_PROMPT_. Once the line containing "class: Mammalia" is located, give it again exactly, together with each line that follows it to the end of the entries, and add nothing else.

(DATA FOR ANALYSIS)

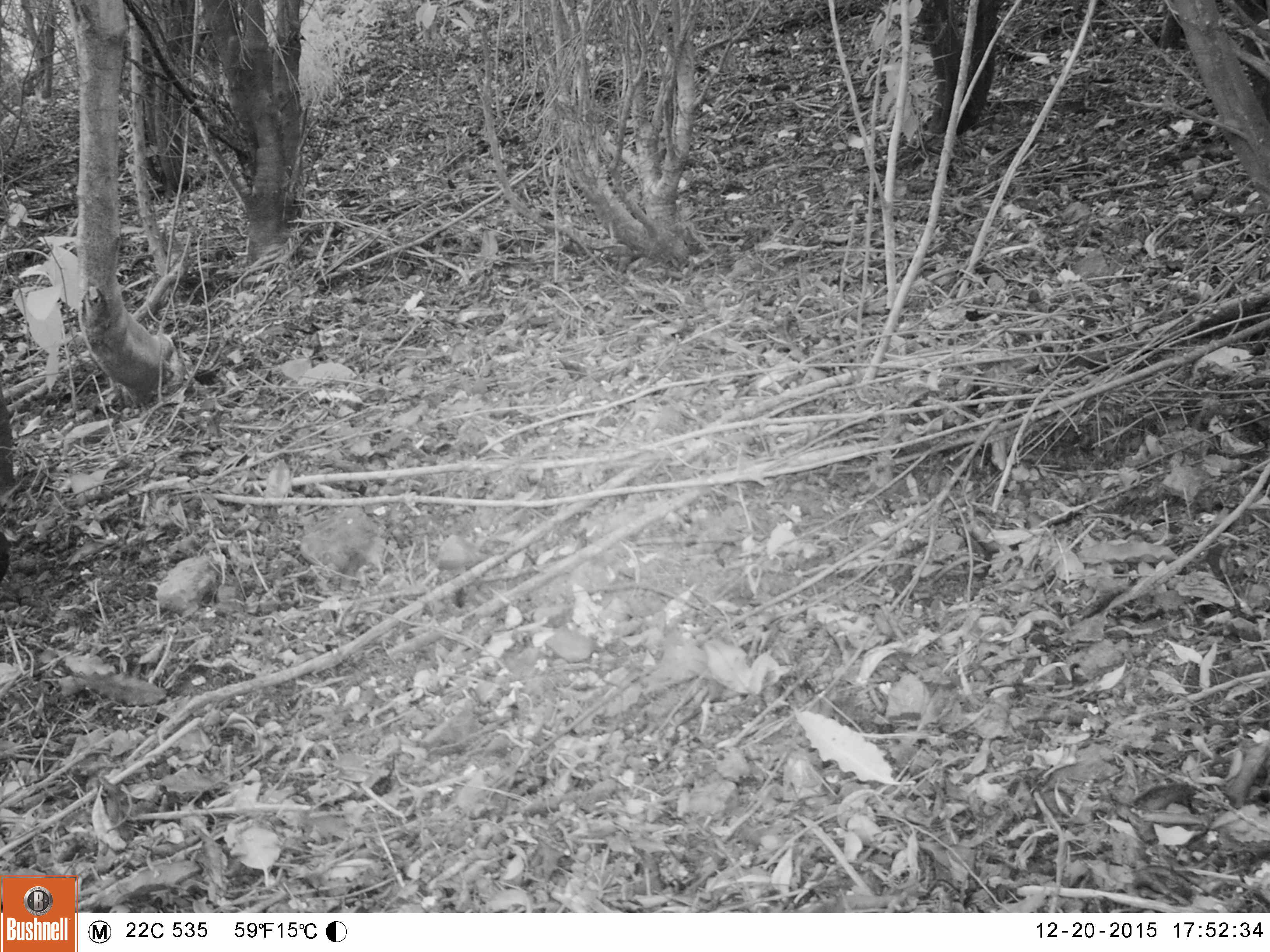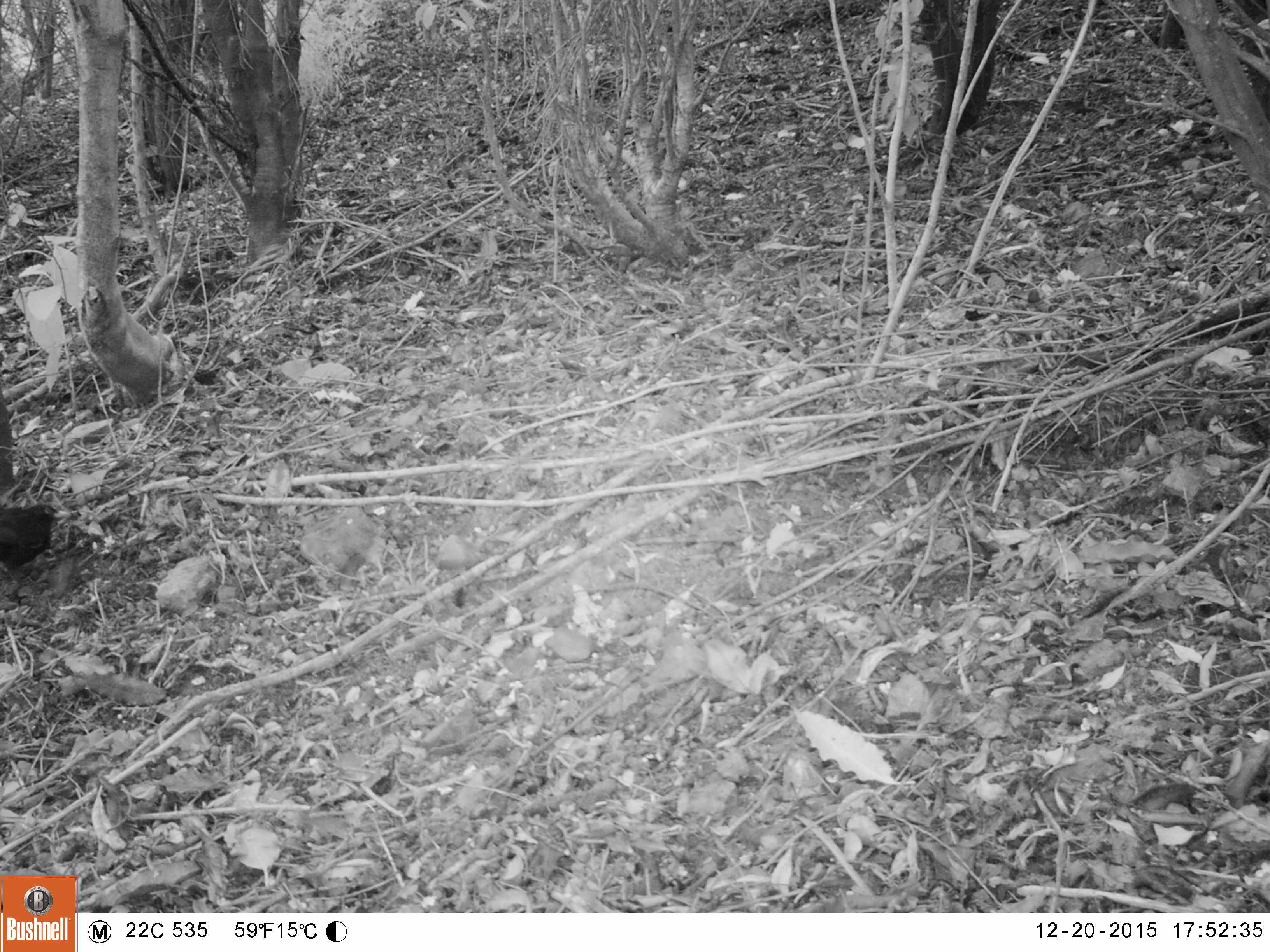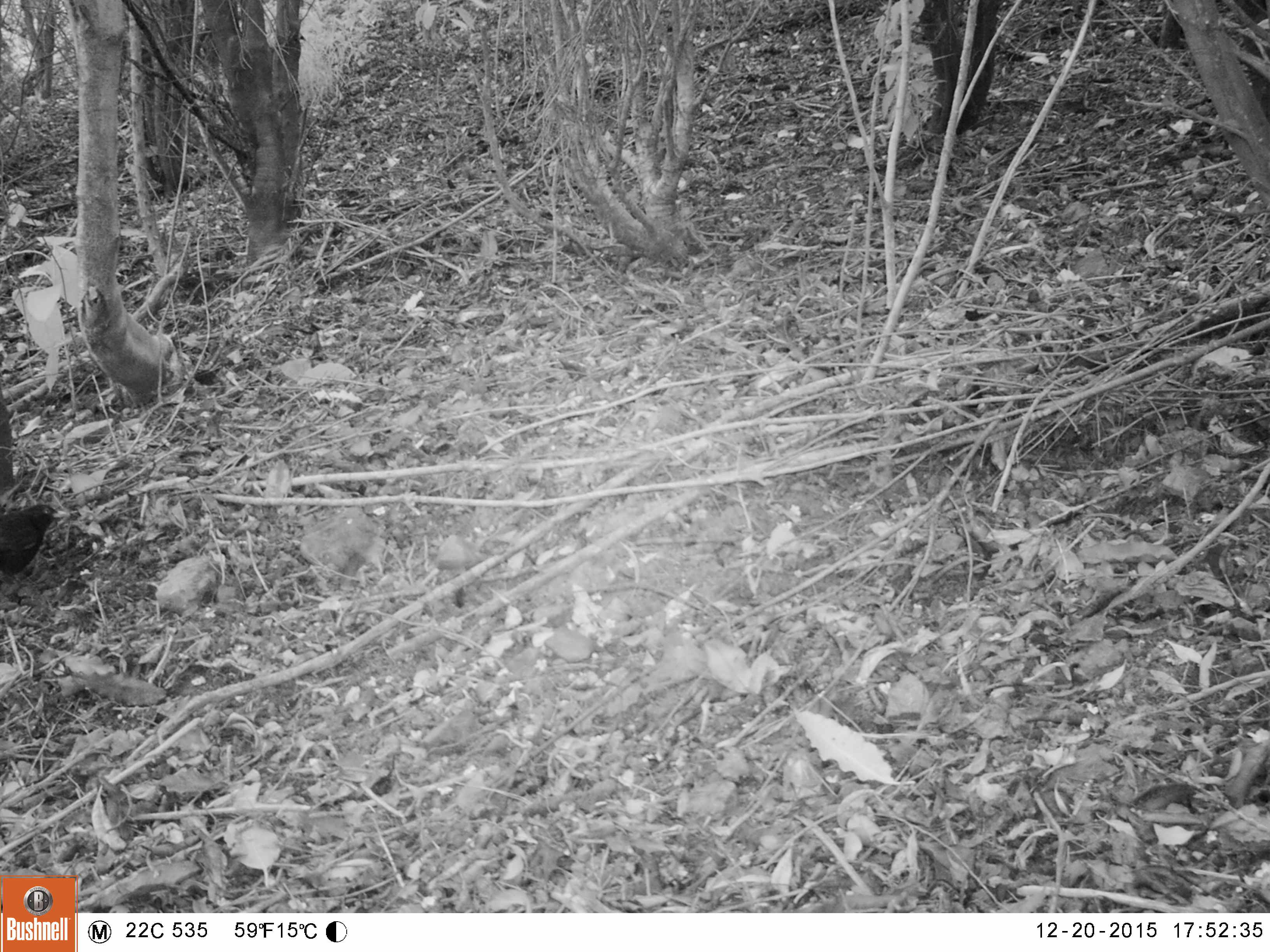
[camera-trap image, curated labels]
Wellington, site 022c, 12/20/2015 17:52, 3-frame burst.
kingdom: Animalia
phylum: Chordata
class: Aves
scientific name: Aves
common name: bird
Bird (Aves).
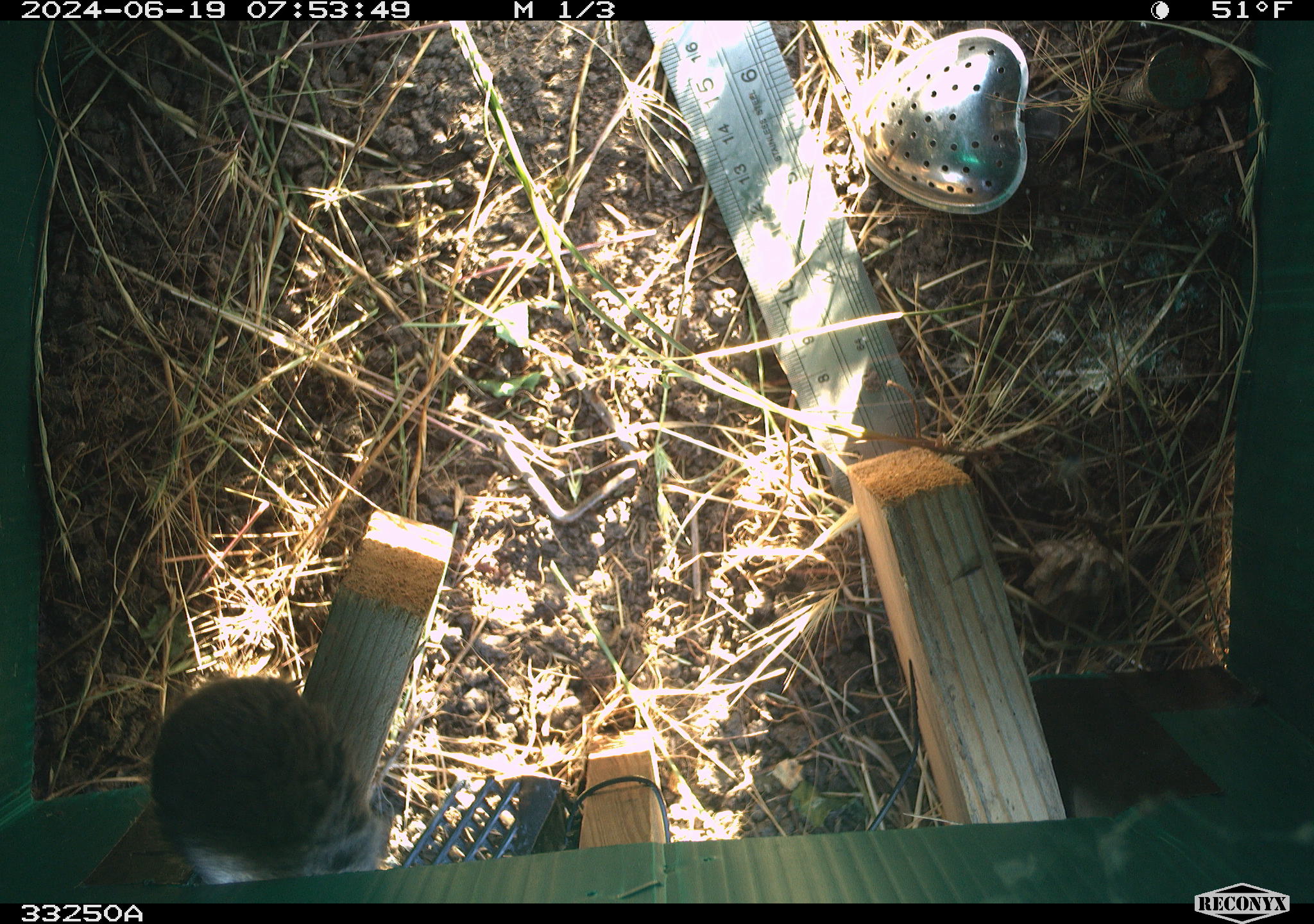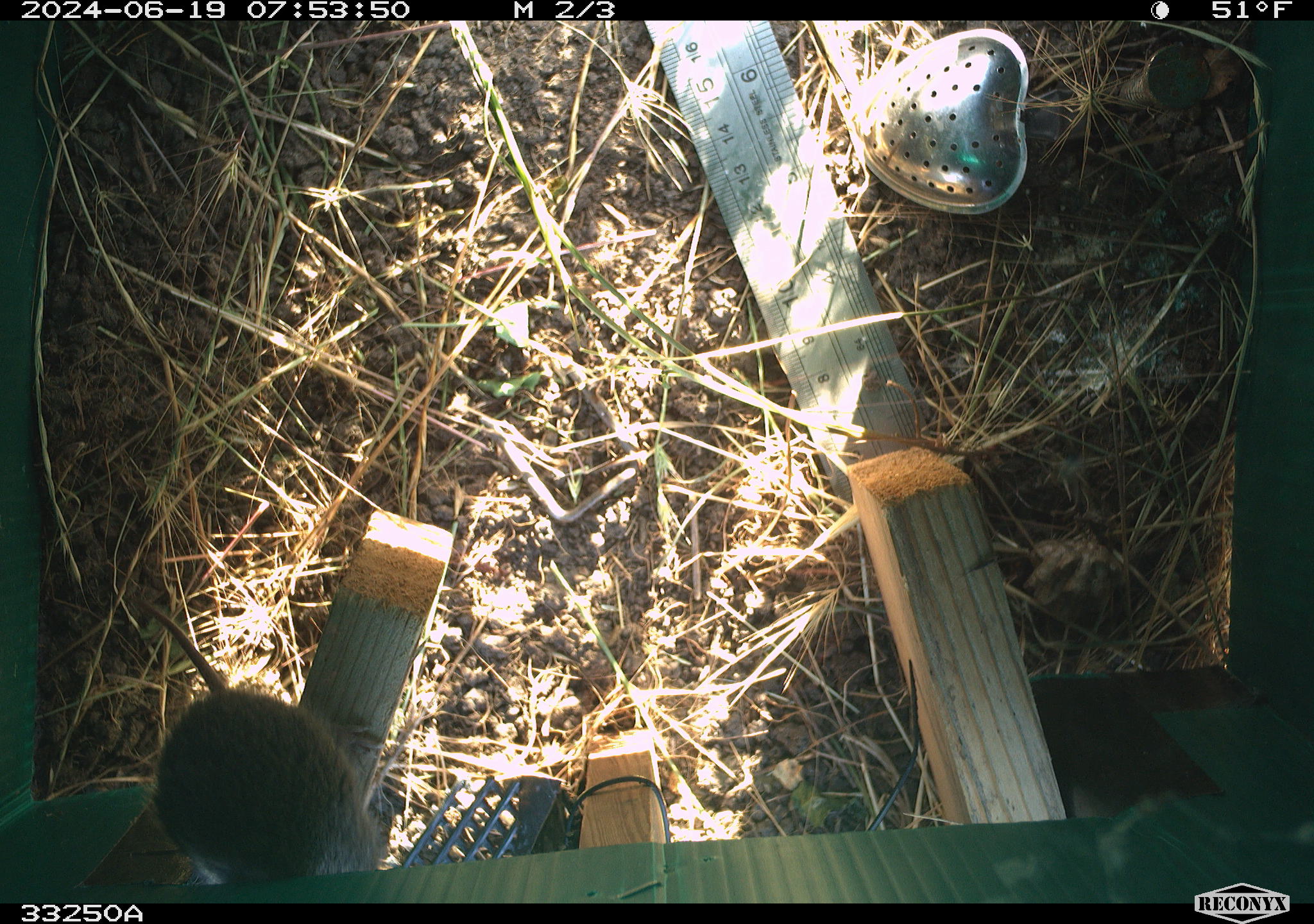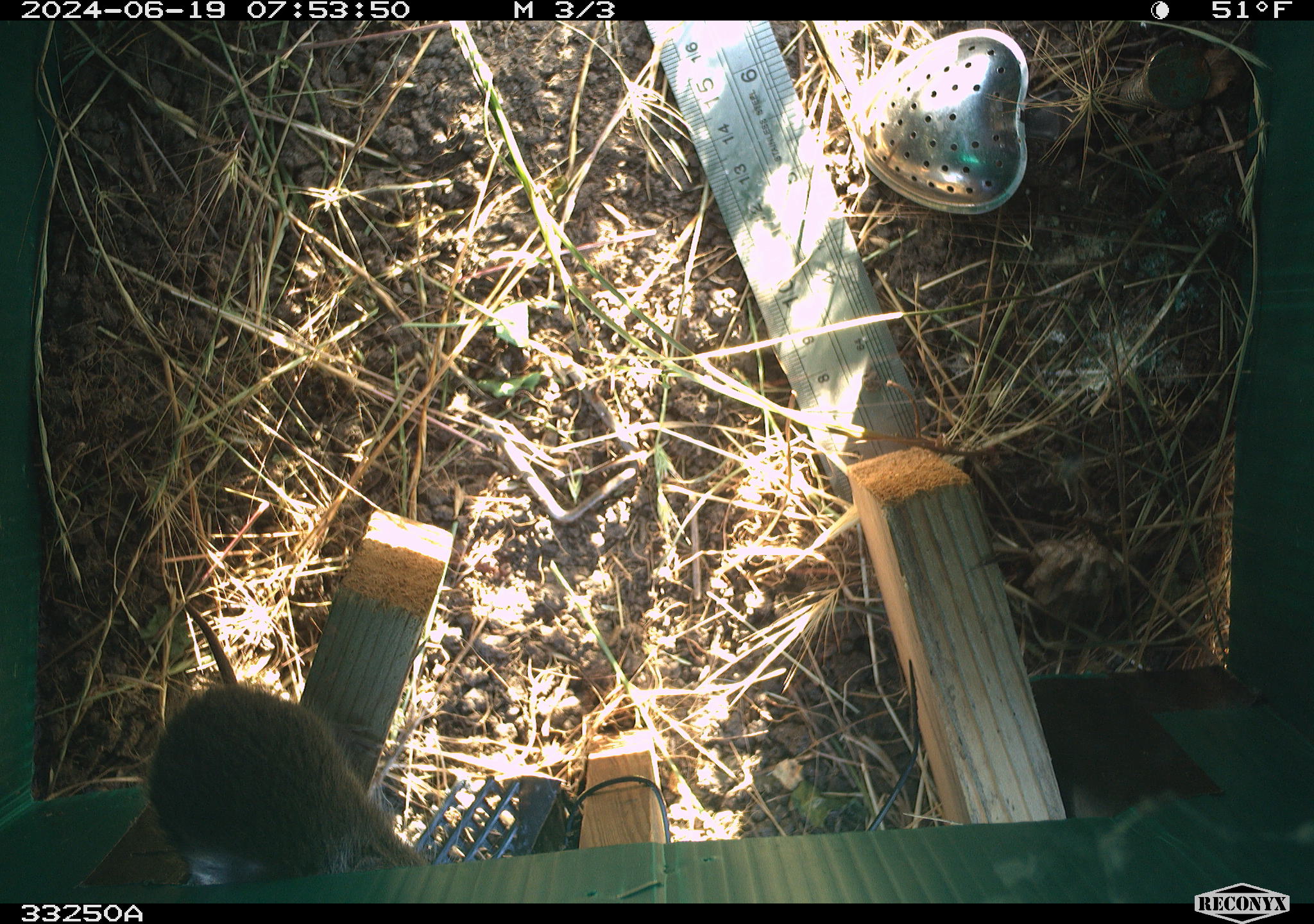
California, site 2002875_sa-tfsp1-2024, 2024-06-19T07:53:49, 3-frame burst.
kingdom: Animalia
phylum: Chordata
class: Mammalia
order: Rodentia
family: Cricetidae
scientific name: Arvicolinae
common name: voles, lemmings, and muskrats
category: arvicolinae subfamily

(End DATA FOR ANALYSIS)

_REPLY_.
class: Mammalia
order: Rodentia
family: Cricetidae
scientific name: Arvicolinae
common name: voles, lemmings, and muskrats
category: arvicolinae subfamily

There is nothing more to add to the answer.